Multi-part Mural for Imperial Oil Executive Office Building 1956
In 1955 construction began on Imperial Oil’s executive offices at 111 St. Clair Avenue West, in Toronto, a landmark high-rise that accommodated 1,200 people. Three Toronto artists were commissioned to design murals for it: Oscar Cahén was awarded the eighth-floor cafeteria and lounge area, while York Wilson (1907–1984) and Sydney H. Watson (1911–1981) painted the foyer and boardroom murals, respectively. It was a highly prestigious assignment, for which Cahén was paid a princely $7,200 (a man working in manufacturing made about $5,000 a year). He completed the commission just days before his death on November 26, 1956.
Cahén’s nature-derived, curvilinear design for three sections of wall and posts directly contrasts with the grey building’s mercenary International Modern structure with its even grid of windows. Intended to enliven this space of leisure, Cahén’s barb and crescent forms interact playfully with wide fields of pastel and vivid colours. The motif of a sun brightens the dim middle of the vast, proportionally low-ceilinged room.

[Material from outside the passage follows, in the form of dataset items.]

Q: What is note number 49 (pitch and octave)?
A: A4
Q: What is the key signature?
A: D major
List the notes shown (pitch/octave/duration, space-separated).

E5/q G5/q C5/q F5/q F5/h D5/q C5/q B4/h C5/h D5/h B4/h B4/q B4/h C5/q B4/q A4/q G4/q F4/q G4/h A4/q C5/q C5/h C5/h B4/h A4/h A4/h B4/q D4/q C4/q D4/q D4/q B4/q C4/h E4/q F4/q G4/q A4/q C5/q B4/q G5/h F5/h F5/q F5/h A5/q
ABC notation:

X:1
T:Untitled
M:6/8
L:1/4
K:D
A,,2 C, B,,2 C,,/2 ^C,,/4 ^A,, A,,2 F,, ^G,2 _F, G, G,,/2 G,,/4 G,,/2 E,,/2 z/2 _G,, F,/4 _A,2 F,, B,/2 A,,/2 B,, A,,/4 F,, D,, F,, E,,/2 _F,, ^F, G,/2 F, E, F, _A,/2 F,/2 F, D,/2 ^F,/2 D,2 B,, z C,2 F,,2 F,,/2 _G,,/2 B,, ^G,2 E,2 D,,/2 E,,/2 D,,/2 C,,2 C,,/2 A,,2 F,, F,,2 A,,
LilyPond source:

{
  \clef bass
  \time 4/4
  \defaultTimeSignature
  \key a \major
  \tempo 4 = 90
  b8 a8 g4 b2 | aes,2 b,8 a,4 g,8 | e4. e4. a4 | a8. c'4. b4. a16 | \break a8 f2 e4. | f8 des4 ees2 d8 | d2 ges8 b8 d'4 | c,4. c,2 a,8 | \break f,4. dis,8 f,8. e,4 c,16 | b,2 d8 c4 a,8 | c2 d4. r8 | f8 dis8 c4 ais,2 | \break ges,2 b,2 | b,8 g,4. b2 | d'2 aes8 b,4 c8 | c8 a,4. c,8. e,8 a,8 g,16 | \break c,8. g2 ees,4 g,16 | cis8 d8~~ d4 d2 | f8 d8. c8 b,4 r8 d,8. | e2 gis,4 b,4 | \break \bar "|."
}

Critic Robert Fulford opined that Cahén “provided by far the most human touch to the new Imperial Oil building . . . it’s one of the best Canadian murals I’ve seen and it may be the best work of Cahén’s career.” Harold Town (1924–1990) thought that the mural broke with Cahén’s previous influences and “placed him, for the first time, in an arena which was entirely his own.”
The even, flat, hard-edged application of paint here eliminates Cahén’s characteristic calligraphic brushwork for the first time. Partly this may reflect that the mural is an architectural feature: Cahén’s design of several parts creates an installation that shapes a three-dimensional spatial environment—as opposed to making the mural a two-dimensional objet d’art as a decorative backdrop. Yet the flatness and composition of the mural segments still bear similarities to washes of watercolours and ink that Cahén was concurrently producing, such as Untitled (368), c. 1955–56. Less personality is conveyed in these, and more attention to formal properties of colour, shape, space, and juxtaposition. After Cahén’s death, other artists, such as Cahén’s fellow Painters Eleven member Jack Bush (1909–1977), would go on to develop similar approaches, in colour-field painting and what New York critic Clement Greenberg termed Post-Painterly Abstraction.
Two of the mural sections were saved in 1979 before impending renovations and now await conservation; the third large mural and smaller sections on posts are presumed lost. The original mural panels are 258.8 x 904 cm, 297 x 685 cm, and approximately 294.6 x 670.6 cm.